I've spent the last four months reverse-engineering multi-agent systems from engineering blogs, open-source repos, and conversations with teams running these at scale. Five patterns emerge repeatedly.
Here's how they work, when to use them, and how to implement them.
Pattern #1: Sequential handoff
Best for: Linear workflows where each step depends on the previous one completing.
How it works
Agent A completes a task, produces output, hands off to Agent B. Agent B uses Agent A's output as input, completes its task, hands off to Agent C. And so on.
Think assembly line: each station does its job, passes the work to the next station.
Architecture
Trigger → Agent A → Agent B → Agent C → Final Output
↓ ↓ ↓
State DB State DB State DBEach agent:
- Reads current state
- Performs its specialized task
- Updates state with its output
- Signals next agent
Real example: Glean's sales pipeline
Glean (enterprise search) uses three-agent sequential handoff for inbound lead processing:
Agent 1: Qualifier
- Input: Raw form submission (name, email, company, message)
- Task: Enrich contact data, score lead based on ICP fit
- Output: Lead score (0-10), classification (hot/warm/cold), enrichment data
Agent 2: Outreach
- Input: Qualified lead with score + enrichment
- Task: If hot (score ≥7), draft personalized outreach email based on prospect research
- Output: Draft email, suggested send time
Agent 3: Follow-up
- Input: Sent email + prospect engagement data
- Task: Monitor for reply, categorize (interested/not interested/needs follow-up)
- Output: Next action (schedule demo, send follow-up, mark cold)
Each agent is specialized. Qualifier doesn't need to know how to write emails. Outreach agent doesn't need to understand lead scoring logic.
Implementation (LangGraph)
from langgraph.graph import StateGraph, END
# Define state schema
class SalesPipelineState(TypedDict):
lead_data: dict
enrichment: dict
lead_score: int
classification: str
email_draft: str
send_status: str
next_action: str
def qualify_lead(state: SalesPipelineState) -> SalesPipelineState:
"""Agent 1: Qualify and enrich lead"""
enrichment = call_clearbit_api(state["lead_data"]["email"])

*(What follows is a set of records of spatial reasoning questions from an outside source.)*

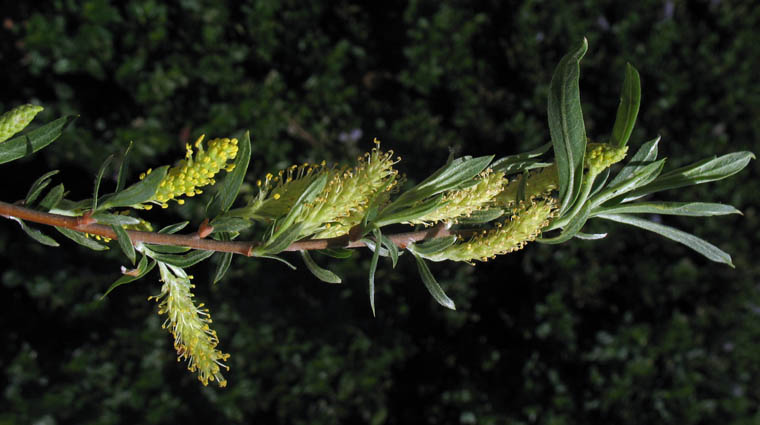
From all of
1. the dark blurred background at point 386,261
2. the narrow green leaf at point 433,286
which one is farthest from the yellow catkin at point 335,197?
the dark blurred background at point 386,261

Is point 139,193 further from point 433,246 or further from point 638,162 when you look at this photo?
point 638,162

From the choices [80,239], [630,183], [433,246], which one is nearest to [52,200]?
[80,239]

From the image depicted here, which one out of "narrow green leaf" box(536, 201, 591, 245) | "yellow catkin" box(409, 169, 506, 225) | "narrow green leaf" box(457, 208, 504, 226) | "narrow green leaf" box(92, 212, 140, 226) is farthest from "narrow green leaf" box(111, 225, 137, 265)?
"narrow green leaf" box(536, 201, 591, 245)

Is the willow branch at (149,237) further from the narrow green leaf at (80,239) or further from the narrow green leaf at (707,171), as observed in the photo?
the narrow green leaf at (707,171)

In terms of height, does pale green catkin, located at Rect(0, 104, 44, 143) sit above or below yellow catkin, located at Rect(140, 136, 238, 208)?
above

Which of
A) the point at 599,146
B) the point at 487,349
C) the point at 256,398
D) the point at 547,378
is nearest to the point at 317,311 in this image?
the point at 256,398

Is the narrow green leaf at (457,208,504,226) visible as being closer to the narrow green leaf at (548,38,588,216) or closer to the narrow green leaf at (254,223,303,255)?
the narrow green leaf at (548,38,588,216)

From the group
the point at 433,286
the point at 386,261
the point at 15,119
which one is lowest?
the point at 386,261

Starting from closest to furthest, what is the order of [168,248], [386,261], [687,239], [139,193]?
[139,193]
[168,248]
[687,239]
[386,261]
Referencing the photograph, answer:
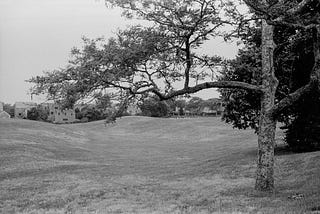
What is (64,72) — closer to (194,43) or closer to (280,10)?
(194,43)

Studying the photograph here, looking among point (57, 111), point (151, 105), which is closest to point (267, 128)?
point (151, 105)

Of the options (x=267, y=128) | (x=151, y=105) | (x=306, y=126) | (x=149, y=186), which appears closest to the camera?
(x=267, y=128)

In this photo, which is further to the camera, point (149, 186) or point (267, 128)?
point (149, 186)

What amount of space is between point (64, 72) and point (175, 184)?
8.72 meters

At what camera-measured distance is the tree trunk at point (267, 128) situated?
584 inches

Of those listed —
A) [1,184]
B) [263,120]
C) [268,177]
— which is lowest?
[1,184]

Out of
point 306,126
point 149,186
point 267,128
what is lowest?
point 149,186

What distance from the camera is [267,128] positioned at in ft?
48.7

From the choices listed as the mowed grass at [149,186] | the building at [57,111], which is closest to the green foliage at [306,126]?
the mowed grass at [149,186]

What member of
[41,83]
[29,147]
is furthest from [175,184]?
[29,147]

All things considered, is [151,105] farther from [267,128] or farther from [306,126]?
[306,126]

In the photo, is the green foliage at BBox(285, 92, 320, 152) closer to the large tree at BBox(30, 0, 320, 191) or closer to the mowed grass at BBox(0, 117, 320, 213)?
the mowed grass at BBox(0, 117, 320, 213)

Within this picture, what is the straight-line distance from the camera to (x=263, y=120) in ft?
49.1

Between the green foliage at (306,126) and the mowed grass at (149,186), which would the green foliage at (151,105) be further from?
the green foliage at (306,126)
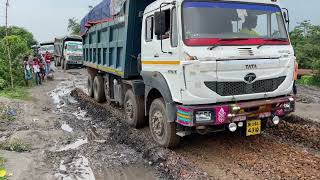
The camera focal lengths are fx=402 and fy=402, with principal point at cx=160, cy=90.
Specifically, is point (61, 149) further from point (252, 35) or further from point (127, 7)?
point (252, 35)

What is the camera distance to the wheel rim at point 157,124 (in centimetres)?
718

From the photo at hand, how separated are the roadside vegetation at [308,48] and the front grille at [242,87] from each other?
11.2 meters

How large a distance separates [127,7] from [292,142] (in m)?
4.20

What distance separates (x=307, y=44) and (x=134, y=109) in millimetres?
15498

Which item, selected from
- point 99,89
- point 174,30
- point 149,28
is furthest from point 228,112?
point 99,89

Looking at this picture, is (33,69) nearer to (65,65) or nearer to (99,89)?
(99,89)

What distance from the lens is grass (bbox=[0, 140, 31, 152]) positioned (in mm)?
7395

score = calculate_lead_score(enrichment)
classification = "hot" if score >= 7 else "warm" if score >= 4 else "cold"
return {
**state,
"enrichment": enrichment,
"lead_score": score,
"classification": classification
}
def draft_outreach(state: SalesPipelineState) -> SalesPipelineState:
"""Agent 2: Draft personalized email for hot leads"""

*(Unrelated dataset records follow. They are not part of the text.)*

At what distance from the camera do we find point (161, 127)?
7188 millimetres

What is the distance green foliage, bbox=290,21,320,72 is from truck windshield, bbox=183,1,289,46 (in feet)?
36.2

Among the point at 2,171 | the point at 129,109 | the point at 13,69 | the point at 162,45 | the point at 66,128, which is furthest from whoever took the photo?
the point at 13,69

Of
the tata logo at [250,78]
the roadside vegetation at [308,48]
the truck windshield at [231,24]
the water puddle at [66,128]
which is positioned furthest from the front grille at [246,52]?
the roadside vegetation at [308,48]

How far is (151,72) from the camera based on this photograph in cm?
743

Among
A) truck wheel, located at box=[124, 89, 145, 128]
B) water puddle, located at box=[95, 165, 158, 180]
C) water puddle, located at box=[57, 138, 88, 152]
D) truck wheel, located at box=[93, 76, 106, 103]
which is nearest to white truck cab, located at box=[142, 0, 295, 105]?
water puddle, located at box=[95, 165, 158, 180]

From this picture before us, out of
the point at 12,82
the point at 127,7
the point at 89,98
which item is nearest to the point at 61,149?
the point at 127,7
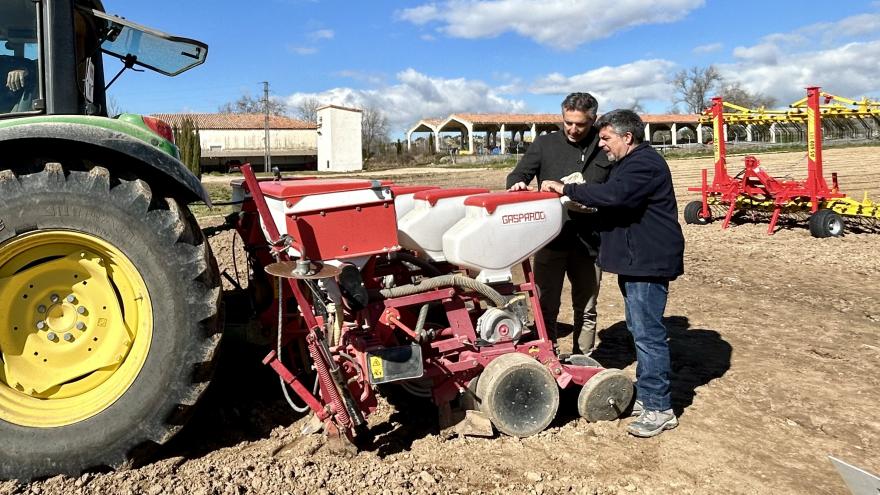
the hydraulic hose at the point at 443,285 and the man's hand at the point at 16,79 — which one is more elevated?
the man's hand at the point at 16,79

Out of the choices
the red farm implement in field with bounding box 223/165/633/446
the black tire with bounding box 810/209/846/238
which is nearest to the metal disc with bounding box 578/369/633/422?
the red farm implement in field with bounding box 223/165/633/446

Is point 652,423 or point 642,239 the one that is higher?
point 642,239

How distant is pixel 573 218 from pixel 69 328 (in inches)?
109

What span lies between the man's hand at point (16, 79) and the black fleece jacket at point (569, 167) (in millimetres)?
2596

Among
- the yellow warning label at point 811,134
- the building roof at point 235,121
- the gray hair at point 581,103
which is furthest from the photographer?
the building roof at point 235,121

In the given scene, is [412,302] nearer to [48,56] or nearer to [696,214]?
[48,56]

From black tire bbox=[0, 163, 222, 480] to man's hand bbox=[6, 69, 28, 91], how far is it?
676 millimetres

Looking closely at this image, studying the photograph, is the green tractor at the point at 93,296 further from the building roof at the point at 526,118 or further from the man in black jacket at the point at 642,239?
the building roof at the point at 526,118

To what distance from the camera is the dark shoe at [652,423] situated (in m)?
3.49

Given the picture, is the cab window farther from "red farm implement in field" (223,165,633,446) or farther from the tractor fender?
"red farm implement in field" (223,165,633,446)

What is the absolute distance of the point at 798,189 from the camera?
10570mm

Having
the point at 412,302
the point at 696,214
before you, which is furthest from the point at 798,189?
the point at 412,302

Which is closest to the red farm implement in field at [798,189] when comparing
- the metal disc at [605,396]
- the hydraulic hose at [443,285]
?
the metal disc at [605,396]

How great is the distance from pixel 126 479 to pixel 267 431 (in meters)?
0.74
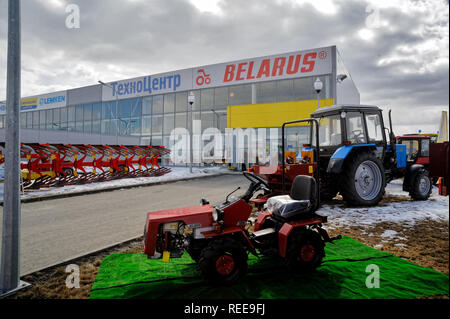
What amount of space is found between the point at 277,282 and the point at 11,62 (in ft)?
12.4

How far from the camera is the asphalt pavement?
4125 mm

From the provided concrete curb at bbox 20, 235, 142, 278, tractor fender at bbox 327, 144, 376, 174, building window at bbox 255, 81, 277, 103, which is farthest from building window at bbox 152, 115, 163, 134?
concrete curb at bbox 20, 235, 142, 278

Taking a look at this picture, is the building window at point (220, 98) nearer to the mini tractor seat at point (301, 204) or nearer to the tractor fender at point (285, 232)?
the mini tractor seat at point (301, 204)

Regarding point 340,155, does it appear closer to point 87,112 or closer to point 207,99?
point 207,99

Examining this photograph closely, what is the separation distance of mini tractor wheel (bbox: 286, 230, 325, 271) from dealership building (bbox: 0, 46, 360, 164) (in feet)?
48.9

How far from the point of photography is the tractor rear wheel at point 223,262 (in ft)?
9.28

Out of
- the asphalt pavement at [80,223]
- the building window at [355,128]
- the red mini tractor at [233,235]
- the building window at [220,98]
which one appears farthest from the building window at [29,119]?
the red mini tractor at [233,235]

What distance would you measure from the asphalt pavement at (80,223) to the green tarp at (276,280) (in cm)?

if state["classification"] != "hot":
return {**state, "email_draft": None}
prompt = f"""
Draft personalized outreach email for:
Name: {state["lead_data"]["name"]}
Company: {state["enrichment"]["company_name"]}
Title: {state["enrichment"]["job_title"]}
Message: {state["lead_data"]["message"]}
Keep it under 100 words, focus on their specific use case.
"""
email_draft = call_llm(prompt)
return {**state, "email_draft": email_draft}
def determine_followup(state: SalesPipelineState) -> SalesPipelineState:
"""Agent 3: Determine next action"""
if state["classification"] == "hot" and state["email_draft"]:
next_action = "send_email_and_monitor"
elif state["classification"] == "warm":
next_action = "add_to_nurture_sequence"
else:
next_action = "archive"
return {**state, "next_action": next_action}
# Build graph
workflow = StateGraph(SalesPipelineState)

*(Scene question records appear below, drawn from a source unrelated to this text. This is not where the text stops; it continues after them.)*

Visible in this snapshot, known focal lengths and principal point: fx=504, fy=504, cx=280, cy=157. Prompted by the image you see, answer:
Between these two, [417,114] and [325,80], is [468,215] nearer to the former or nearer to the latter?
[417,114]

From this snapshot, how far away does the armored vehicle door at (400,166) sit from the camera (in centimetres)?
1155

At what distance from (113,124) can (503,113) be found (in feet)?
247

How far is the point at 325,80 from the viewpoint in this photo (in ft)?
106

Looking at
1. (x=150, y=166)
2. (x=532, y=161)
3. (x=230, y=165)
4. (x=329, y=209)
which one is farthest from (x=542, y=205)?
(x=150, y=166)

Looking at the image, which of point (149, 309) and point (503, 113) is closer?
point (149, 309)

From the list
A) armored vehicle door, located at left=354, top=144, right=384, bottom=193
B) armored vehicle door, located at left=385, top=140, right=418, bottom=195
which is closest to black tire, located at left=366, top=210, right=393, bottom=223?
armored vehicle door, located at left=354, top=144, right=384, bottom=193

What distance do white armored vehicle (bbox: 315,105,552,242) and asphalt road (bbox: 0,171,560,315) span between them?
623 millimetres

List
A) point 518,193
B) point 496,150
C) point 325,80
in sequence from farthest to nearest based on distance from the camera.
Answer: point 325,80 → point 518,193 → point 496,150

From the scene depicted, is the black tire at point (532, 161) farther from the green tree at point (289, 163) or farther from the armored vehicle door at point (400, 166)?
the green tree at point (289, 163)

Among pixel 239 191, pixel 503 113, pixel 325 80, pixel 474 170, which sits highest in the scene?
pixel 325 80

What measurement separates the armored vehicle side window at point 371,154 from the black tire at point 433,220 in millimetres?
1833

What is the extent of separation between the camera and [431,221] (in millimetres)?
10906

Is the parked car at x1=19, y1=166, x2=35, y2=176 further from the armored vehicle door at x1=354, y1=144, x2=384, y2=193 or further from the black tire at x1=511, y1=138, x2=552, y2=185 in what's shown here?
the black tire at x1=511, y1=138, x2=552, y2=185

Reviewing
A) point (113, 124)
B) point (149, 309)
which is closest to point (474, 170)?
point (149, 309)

workflow.add_node("qualify", qualify_lead)
workflow.add_node("draft", draft_outreach)
workflow.add_node("followup", determine_followup)
workflow.set_entry_point("qualify")
workflow.add_edge("qualify", "draft")
workflow.add_edge("draft", "followup")
workflow.add_edge("followup", END)
app = workflow.compile()
# Execute
result = app.invoke({"lead_data": {"name": "Jane Smith", "email": "jane@acme.com", ...}})When to use
- Workflow has clear, linear sequence
- Each step requires different specialized knowledge
- Output of step N is required input for step N+1
- You need audit trail (state at each step logged for debugging)
When NOT to use
- Steps are independent (use parallel execution instead)
- Workflow path varies based on intermediate results (use dynamic routing instead)
- Real-time latency critical (sequential adds latency -each agent waits for previous)
"The companies winning with AI agents aren't the ones with the most sophisticated models. They're the ones who've figured out the governance and handoff patterns between human and machine." - Dr. Elena Rodriguez, VP of Applied AI at Google DeepMind
Pattern #2: Parallel execution
Best for: Workflows where multiple subtasks can run independently and aggregate at the end.
How it works
Orchestrator receives task, splits into independent subtasks, dispatches to multiple agents simultaneously, waits for all to complete, aggregates results.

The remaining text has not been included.